Book List: The 19th Century Muslim World

Ayah Aboelela

The long nineteenth century is so rich with transformations that it is impossible to understand the state of the Muslim world today without understanding the events that took place then. Spanning from the late 18th century to the beginning of World War I, this period witnessed the peak of European colonialism, which left no part of the Muslim world untouched by its claws. It witnessed the construction of railways and telegraph lines, multiplying networks of communication, trade, migration, and disease throughout the Muslim world and beyond. 

It witnessed the printing press being first utilised by the Muslims, forever changing the course of Islamic intellectual thought as shown in Rediscovering the Islamic Classics

It witnessed the rise of the Sokoto Caliphate in West Africa and the North African Sanusi movement as a force against the European Scramble for Africa.

It witnessed the Sepoy Rebellion in India, which informed the ways colonisers conceptualised and administered policies until well into the twentieth century. 

It witnessed the Ottomans embarking on their path-breaking Tanzimat reforms and later witnessed their fall, which has left Muslims without a caliphate ever since. 

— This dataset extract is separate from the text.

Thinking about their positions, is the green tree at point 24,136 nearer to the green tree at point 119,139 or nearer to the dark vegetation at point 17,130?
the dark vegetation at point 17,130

These are just a few of the most radical transformations – political, cultural, economic, and intellectual – that the Muslim world experienced during this period. Even today, no Muslim individual or nation can claim to be untouched by the events and modernisation processes of this period. This book list recommends resources that examine nineteenth-century Muslim history from a variety of perspectives, and shed light on how parts of the Muslim world came to be as they are today.

Global Muslims in the Age of Steam and Print

Edited by James L. Gelvin and Nile Green

This collection of essays takes us on a nineteenth-century voyage all around the Muslim world – from the shores of Yemen to the palm groves of North Africa, and from the metropolises of Cairo, Beirut, and Istanbul to the islands of Zanzibar, Sri Lanka, and Java. Each chapter delves into a different historical story that sheds light on the globalising Muslim world, focusing on the use of modern technology – specifically steamships, railways, and the printing press. Together, they paint a picture of global and often unexpected connections. 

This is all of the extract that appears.